**Your task:** Use the entries below and reproduce exactly the lines from the one containing "(Lockheed P-38 Lightning" down to the one containing "باغبانی معلق فوق‌العاده", both of them included.

**Supplied material:**
=== Begin Enclosure ===

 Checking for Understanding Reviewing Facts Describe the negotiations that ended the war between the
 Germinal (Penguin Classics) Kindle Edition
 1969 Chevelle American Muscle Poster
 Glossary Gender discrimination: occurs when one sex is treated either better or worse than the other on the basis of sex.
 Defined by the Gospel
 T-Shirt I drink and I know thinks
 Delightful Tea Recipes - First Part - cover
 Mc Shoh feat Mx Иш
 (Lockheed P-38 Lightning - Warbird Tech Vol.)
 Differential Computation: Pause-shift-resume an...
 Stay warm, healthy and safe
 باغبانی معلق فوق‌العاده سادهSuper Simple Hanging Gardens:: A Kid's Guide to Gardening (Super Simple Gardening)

=== End Enclosure ===
=== Begin Enclosure ===

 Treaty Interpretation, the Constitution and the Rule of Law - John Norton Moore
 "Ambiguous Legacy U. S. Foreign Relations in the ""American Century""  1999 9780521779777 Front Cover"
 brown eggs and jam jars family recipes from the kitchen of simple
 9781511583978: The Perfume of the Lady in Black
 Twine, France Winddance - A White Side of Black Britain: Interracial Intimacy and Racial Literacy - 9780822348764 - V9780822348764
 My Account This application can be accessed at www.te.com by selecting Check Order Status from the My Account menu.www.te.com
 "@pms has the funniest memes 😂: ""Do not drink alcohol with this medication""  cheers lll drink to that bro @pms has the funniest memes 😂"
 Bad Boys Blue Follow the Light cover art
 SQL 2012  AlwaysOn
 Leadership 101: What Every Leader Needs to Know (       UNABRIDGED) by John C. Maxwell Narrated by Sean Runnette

=== End Enclosure ===
=== Begin Enclosure ===

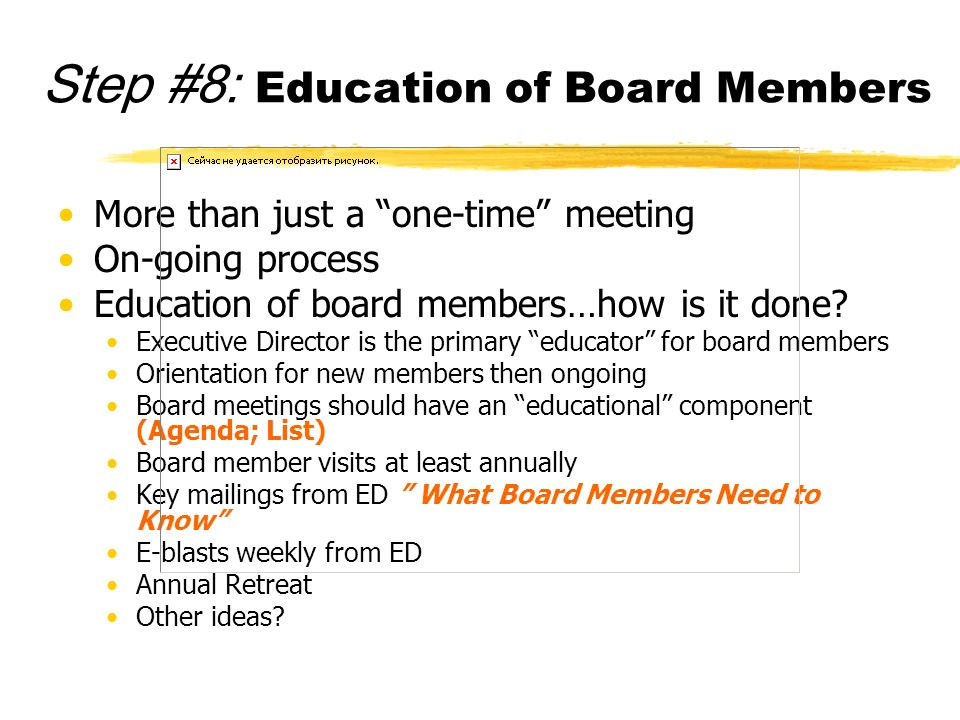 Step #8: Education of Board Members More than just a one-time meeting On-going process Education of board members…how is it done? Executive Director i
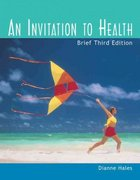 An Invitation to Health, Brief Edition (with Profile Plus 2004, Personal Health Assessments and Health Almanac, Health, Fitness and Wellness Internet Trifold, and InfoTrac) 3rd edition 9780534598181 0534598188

=== End Enclosure ===

**Answer box:**
 (Lockheed P-38 Lightning - Warbird Tech Vol.)
 Differential Computation: Pause-shift-resume an...
 Stay warm, healthy and safe
 باغبانی معلق فوق‌العاده سادهSuper Simple Hanging Gardens:: A Kid's Guide to Gardening (Super Simple Gardening)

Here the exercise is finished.